I definitely think of myself more as a “team oriented” person…it’s been a smooth transition, but it’s also been kinda weird. Initially I wanted to write for other people and produce beats, but everything sort of moved at a fast pace. I would come up with an idea for a song and someone would be like, “Oh man, you should put this out yourself it sounds cool already.” And that turned into this. I’m still working with everyone around me…everything is a collaborative group effort, it’s just that my name is on it now. And that’s how I see it.
Songs like “Joy” and “Smile,” and your sound as a whole, are overwhelmingly positive. What do you want people to feel when they listen to your music?

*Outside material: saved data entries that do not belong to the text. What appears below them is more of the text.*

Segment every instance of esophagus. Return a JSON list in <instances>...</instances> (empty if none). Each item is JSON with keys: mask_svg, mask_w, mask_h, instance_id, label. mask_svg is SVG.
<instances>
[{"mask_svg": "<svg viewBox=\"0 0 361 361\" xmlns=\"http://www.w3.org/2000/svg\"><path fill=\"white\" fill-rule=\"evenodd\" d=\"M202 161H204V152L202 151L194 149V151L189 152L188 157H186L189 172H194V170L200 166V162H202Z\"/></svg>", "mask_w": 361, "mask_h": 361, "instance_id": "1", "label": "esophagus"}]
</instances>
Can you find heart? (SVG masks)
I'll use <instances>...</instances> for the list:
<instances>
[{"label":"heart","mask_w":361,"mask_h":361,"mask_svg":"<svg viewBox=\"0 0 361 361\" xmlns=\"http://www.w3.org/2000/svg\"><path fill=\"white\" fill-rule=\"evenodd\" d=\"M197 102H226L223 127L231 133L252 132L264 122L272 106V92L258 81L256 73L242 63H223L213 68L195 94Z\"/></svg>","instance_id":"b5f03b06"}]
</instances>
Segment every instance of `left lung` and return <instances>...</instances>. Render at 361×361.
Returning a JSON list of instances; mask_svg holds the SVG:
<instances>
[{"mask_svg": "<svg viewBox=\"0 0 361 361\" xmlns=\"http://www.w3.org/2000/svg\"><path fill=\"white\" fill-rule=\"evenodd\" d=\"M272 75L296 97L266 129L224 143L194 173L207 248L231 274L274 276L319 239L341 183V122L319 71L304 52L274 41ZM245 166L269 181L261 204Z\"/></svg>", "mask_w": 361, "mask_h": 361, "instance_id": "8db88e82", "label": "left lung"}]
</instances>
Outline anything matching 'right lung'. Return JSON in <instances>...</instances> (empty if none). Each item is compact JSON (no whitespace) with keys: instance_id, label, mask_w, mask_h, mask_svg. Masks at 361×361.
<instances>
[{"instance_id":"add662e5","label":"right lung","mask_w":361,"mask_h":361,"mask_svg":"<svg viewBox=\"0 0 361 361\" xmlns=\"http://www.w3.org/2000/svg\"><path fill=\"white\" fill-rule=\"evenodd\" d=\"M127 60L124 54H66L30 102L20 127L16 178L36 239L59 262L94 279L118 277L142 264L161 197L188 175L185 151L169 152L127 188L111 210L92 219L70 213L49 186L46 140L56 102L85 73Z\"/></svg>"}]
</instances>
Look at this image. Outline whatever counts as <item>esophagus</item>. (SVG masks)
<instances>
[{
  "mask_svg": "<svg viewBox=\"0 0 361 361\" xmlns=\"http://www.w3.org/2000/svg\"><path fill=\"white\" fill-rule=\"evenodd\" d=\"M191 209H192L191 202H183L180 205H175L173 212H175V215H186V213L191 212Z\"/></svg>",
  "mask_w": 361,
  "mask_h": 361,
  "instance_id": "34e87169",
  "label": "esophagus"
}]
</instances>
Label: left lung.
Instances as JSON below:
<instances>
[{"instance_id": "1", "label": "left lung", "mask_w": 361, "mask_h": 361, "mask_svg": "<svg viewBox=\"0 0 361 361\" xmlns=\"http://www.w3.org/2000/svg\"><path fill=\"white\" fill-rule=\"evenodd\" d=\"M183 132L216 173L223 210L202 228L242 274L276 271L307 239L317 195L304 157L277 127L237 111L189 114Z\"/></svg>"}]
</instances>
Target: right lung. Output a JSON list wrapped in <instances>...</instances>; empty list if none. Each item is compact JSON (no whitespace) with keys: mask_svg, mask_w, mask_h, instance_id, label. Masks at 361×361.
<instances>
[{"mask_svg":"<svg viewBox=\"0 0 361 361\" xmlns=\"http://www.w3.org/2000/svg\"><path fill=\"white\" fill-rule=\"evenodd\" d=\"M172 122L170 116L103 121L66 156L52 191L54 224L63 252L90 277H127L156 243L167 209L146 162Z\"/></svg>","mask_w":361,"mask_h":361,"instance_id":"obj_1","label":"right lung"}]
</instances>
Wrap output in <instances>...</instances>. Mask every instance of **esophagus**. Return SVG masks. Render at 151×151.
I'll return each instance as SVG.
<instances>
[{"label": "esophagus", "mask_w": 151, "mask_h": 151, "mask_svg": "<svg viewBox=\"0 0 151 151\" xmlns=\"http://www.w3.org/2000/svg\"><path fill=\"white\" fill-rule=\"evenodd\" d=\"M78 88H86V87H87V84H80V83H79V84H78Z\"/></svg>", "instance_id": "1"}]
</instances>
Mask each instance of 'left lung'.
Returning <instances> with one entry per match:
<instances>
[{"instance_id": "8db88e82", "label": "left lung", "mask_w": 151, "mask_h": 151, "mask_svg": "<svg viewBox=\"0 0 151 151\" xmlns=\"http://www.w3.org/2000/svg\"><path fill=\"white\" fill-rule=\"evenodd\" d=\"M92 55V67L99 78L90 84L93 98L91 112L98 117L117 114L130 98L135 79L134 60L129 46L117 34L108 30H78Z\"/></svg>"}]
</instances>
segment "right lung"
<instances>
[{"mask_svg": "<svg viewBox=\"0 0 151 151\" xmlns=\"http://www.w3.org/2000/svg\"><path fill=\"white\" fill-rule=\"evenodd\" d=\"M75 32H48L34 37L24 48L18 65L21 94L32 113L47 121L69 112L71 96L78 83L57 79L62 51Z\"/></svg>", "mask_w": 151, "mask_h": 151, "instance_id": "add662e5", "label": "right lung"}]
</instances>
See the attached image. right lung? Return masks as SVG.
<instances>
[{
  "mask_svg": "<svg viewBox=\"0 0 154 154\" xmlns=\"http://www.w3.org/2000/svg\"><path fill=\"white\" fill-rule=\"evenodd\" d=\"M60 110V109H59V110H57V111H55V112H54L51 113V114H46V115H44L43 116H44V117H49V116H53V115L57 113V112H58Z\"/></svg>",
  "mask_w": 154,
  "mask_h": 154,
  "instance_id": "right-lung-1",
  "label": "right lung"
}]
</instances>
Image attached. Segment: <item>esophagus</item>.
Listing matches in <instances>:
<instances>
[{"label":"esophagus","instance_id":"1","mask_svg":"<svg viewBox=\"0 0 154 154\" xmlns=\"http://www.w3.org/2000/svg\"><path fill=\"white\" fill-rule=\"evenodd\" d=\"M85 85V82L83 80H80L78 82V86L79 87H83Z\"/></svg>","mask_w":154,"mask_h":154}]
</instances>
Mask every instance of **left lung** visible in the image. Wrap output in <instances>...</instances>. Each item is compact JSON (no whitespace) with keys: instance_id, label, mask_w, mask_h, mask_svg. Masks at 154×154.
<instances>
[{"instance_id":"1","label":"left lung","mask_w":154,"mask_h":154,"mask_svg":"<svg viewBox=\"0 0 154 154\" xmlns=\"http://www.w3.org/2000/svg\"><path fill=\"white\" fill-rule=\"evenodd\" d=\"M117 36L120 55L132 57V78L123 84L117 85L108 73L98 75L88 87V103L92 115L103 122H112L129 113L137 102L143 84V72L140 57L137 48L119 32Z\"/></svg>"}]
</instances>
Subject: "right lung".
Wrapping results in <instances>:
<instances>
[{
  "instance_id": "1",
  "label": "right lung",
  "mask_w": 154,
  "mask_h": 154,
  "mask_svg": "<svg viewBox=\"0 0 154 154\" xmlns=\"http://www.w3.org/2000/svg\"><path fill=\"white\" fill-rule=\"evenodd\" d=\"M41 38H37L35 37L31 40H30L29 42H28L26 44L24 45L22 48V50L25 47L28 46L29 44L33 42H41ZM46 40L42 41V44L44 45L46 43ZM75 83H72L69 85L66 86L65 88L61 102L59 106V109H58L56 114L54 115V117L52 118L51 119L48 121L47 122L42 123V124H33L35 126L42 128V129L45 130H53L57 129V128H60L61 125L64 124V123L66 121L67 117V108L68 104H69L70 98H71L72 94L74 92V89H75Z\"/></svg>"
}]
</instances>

I’m not setting out to only make “happy, happy” songs. I want the music to always make people feel, in some way, good — I have songs I’m working on for my project that are on the sadder side of things, but at the end of the day it’s still soulful; it might be sad but it’s still positive. We call my band “The Moon,” because when it’s dark out, the moon is shining. Everything we’re doing, we want to bring light to. This world right now, we’d all agree, isn’t too bright. I want to be bringing light, and I want to be doing it in an honest way, on record, off record. That’s the mission.